Então, a minissérie Amazônia parte de um fio condutor que tem diversas ramificações. Mas, vale lembrar que ela, como qualquer reprodução histórica, é apenas uma verossimilhança, seja no fio ou nas ramificações. Mesmo que o primeiro seja relativamente mais confiável ou próximo da verdade.

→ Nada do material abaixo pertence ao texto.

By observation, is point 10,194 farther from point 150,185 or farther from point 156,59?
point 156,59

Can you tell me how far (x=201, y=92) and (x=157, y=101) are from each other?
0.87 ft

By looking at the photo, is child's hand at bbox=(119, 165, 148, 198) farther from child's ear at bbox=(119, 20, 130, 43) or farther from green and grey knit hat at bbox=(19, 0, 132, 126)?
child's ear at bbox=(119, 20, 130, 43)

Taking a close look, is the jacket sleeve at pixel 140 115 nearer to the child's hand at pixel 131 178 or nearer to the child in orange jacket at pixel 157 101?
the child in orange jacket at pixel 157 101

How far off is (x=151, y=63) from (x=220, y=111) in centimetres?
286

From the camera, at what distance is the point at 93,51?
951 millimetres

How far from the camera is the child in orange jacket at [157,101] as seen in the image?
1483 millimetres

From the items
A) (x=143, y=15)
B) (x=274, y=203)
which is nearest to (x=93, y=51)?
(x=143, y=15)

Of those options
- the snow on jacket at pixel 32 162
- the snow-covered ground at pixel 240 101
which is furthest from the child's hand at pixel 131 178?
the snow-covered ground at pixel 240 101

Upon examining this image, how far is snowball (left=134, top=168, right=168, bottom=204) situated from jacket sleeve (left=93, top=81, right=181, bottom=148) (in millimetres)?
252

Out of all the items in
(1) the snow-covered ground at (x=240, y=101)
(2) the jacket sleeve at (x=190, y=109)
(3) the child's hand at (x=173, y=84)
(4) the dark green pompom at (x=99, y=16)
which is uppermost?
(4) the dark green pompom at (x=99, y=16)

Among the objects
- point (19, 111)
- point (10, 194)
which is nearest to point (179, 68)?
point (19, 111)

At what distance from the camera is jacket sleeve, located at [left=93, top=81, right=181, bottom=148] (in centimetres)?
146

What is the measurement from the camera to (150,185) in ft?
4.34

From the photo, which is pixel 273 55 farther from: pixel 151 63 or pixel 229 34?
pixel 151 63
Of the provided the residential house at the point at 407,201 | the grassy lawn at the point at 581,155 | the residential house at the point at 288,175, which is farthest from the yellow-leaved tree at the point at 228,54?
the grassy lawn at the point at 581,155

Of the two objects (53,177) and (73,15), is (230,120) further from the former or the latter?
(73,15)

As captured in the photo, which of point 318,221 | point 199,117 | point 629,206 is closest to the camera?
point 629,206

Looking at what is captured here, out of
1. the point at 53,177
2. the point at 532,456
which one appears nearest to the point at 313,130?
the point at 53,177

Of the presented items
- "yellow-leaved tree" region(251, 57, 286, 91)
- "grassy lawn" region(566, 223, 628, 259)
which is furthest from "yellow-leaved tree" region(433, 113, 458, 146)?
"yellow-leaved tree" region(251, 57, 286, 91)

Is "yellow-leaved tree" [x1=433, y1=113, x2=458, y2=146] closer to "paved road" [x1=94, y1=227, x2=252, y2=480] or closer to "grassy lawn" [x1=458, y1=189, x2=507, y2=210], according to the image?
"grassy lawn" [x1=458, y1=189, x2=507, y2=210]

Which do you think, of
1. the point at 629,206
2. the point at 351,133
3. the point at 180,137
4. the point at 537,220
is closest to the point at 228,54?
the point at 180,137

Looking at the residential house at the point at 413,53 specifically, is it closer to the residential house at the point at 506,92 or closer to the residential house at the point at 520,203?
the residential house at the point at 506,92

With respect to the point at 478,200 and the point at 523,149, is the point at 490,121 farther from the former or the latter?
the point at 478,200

A TV Globo, a cada início de ano, costuma colocar uma nova minissérie histórica no ar. Foi assim em 2003, quando "A Casa das Sete Mulheres" contou a luta dos sulistas contra o Império, e no início de 2006, com a trajetória de "JK" e seu desejo de construir nossa capital. "Amazônia - de Galvez a Chico Mendes", escrita pela acreana Glória Perez, estreou em dois de janeiro de 2007, terça-feira, e é dividida em três fases: fins do século 19, décadas de 40 e 80 do século 20. A intenção é relembrar o auge econômico da região, com a extração do látex da borracha, a guerra pela independência com relação à Bolívia e a criação do movimento ambiental dos seringueiros, culminando em assassinatos de líderes populares.

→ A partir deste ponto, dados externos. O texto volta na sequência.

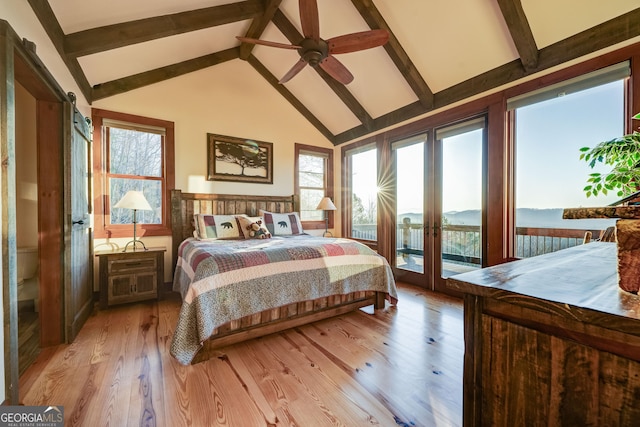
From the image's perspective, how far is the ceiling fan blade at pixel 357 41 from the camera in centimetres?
237

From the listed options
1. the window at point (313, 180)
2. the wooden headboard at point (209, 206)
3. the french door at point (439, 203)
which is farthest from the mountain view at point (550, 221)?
the wooden headboard at point (209, 206)

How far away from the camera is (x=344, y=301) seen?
2.70 m

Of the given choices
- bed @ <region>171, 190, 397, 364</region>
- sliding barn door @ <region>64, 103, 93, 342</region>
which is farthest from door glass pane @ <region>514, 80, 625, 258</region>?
sliding barn door @ <region>64, 103, 93, 342</region>

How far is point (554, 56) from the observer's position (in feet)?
8.23

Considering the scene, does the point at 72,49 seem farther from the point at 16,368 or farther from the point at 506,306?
the point at 506,306

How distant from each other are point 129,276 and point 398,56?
13.5ft

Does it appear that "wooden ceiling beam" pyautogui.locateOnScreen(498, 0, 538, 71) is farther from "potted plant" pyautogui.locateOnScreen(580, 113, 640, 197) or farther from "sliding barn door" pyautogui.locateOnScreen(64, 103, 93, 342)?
"sliding barn door" pyautogui.locateOnScreen(64, 103, 93, 342)

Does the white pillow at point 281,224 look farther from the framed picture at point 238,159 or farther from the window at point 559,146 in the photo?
the window at point 559,146

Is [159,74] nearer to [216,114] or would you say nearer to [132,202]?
[216,114]

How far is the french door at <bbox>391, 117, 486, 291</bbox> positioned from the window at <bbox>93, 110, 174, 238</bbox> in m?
3.47

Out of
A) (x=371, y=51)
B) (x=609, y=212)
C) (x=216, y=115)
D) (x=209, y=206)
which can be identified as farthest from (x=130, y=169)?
(x=609, y=212)

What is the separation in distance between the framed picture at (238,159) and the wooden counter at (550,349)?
390cm

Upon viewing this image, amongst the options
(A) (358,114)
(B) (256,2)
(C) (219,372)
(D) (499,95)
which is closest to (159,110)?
(B) (256,2)

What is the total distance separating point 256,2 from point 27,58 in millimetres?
2447
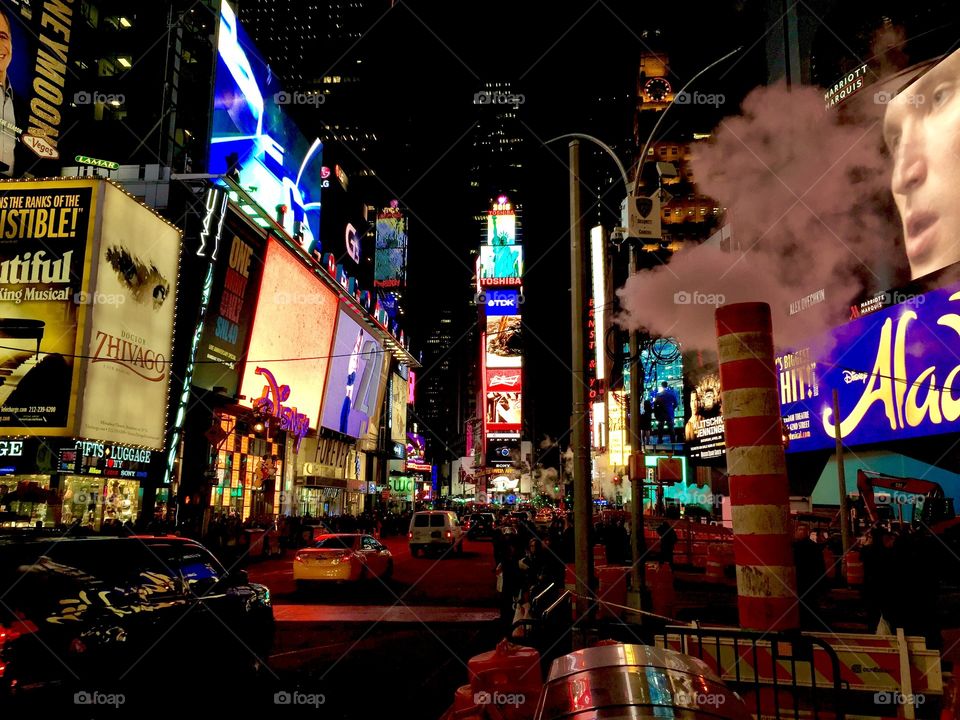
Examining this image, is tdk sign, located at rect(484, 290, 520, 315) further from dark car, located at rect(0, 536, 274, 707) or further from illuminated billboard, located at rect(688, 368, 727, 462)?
dark car, located at rect(0, 536, 274, 707)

Entre os personagens da trama estão Galvez (José Wilker), Plácido de Castro (Alexandre Borges), Chico Mendes (Cássio Gabus Mendes), Coronel Firmino (José de Abreu), Bastião (Jackson Antunes), Lola (Vera Fischer) e Maria Alonso (Christiane Torloni). Alguns são indivíduos que marcaram concretamente seus nomes na história e outros fazem parte da imaginação realística da autora. Ou seja, aquela baseada em dados, como o do contraste riqueza/ pobreza, que lhe dão argumentos para defender o conteúdo de determinado personagem, que pode ter sido verdadeiro, naquele contexto. Quem vai duvidar de que existiu a Delzuite (Giovanna Antonelli)? Esqueçam o nome, mas pensem na mensagem dessa personagem: selvagem, bela, infantil, ingênua, desejada por vários seringueiros, que passavam anos sem ver uma mulher. Ela e a sua mini - história se torna possível, nessa conjuntura.

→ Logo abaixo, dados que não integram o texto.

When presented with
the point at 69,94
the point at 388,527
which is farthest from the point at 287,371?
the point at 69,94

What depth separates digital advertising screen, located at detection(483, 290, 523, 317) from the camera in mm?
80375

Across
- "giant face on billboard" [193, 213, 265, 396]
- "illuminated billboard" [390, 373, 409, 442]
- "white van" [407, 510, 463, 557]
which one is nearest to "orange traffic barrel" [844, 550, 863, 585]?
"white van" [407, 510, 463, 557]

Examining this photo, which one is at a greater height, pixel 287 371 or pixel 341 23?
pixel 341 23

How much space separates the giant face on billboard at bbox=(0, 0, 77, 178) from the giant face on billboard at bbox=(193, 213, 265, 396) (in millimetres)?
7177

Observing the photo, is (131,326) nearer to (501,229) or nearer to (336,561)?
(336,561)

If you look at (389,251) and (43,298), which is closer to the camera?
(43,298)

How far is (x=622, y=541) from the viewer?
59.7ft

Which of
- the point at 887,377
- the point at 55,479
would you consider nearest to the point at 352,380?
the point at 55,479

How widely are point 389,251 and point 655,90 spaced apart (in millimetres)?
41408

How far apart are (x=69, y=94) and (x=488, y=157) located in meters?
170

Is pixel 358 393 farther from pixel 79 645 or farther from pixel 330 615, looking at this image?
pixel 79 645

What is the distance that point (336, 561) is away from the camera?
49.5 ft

Mas, mesmo usando dessa imaginação realística, a minissérie não tem atraído a audiência, pois tem sido vista por menos da metade dos televisores ligados no horário (48%). Qual o problema? Talvez, seja no fio condutor (a história do Acre), distante da curiosidade das pessoas. Mas, acredito que seja a audiência enveredada e fascinada por outros caminhos e temperos: o grotesco, a novidade, a bisbilhotice (BBB) e o drama também atraem.